Exercise brief ▸ Restate the full set of records exactly, without adding or dropping a word.

Data items
=-=-=

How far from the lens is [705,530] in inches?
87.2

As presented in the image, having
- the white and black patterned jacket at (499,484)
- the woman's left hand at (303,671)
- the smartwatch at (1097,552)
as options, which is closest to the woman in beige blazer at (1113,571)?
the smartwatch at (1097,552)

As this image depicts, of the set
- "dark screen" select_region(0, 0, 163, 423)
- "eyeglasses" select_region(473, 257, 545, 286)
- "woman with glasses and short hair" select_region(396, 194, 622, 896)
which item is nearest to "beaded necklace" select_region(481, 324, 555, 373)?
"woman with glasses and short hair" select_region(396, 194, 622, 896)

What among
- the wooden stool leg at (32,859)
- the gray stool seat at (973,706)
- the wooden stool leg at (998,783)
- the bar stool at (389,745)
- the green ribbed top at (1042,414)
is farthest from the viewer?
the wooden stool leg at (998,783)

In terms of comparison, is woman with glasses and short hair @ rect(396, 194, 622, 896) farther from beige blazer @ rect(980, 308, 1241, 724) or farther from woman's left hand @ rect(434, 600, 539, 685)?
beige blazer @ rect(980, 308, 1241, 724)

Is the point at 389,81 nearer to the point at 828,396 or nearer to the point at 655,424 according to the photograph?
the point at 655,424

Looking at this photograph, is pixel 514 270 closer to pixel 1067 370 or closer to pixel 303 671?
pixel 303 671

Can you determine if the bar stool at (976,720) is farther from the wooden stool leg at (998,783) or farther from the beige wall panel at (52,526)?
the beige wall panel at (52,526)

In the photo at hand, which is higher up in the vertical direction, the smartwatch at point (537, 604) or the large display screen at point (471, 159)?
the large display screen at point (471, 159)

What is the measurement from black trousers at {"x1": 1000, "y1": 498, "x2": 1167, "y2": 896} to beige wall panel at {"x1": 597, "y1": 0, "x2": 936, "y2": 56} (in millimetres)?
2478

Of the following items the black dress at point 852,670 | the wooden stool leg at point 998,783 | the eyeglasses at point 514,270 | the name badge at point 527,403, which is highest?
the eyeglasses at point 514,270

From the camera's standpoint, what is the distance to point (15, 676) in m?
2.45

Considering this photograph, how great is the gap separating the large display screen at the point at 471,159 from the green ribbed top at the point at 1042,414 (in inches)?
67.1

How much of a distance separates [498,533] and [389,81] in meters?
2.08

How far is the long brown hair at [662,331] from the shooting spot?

=-=-=

Output of the exercise ▸
How far from the lens is [705,530] in inches?
87.2

As presented in the image, having
- the white and black patterned jacket at (499,484)
- the woman's left hand at (303,671)
- the smartwatch at (1097,552)
as options, which is closest to the woman in beige blazer at (1113,571)?
the smartwatch at (1097,552)

As this image depicts, of the set
- "dark screen" select_region(0, 0, 163, 423)
- "eyeglasses" select_region(473, 257, 545, 286)
- "woman with glasses and short hair" select_region(396, 194, 622, 896)
which item is nearest to "beaded necklace" select_region(481, 324, 555, 373)?
"woman with glasses and short hair" select_region(396, 194, 622, 896)

What among
- the wooden stool leg at (32,859)
- the gray stool seat at (973,706)
- the wooden stool leg at (998,783)
- the bar stool at (389,745)
- the green ribbed top at (1042,414)
is farthest from the viewer?
the wooden stool leg at (998,783)

In terms of comparison, is woman with glasses and short hair @ rect(396, 194, 622, 896) farther from beige blazer @ rect(980, 308, 1241, 724) or farther from woman's left hand @ rect(434, 600, 539, 685)?
beige blazer @ rect(980, 308, 1241, 724)

Is the point at 389,81 nearer to the point at 828,396 or nearer to the point at 655,424 according to the photograph?
the point at 655,424

Looking at this photograph, is pixel 514 270 closer to pixel 1067 370 or closer to pixel 303 671?
pixel 303 671

Can you determine if the bar stool at (976,720) is farther from the wooden stool leg at (998,783) or farther from the beige wall panel at (52,526)?
the beige wall panel at (52,526)

In the photo at hand, which is higher up in the vertical direction, the smartwatch at point (537, 604) or the large display screen at point (471, 159)?
the large display screen at point (471, 159)

What is the measurement from black trousers at {"x1": 1000, "y1": 498, "x2": 1167, "y2": 896} to beige wall panel at {"x1": 597, "y1": 0, "x2": 936, "y2": 56} (in millimetres)?
2478

Of the following items the black dress at point 852,670 | the wooden stool leg at point 998,783 | the eyeglasses at point 514,270 | the name badge at point 527,403, which is highest?
the eyeglasses at point 514,270

From the camera's standpoint, what is the distance to point (15, 676) in m?
2.45

Considering this photograph, how great is the gap separating the large display screen at the point at 471,159 from the green ribbed top at the point at 1042,414 (in inches)?
67.1

How much of a distance separates [498,533] and [389,81] in meters?
2.08

How far is the long brown hair at [662,331] from the shooting spot?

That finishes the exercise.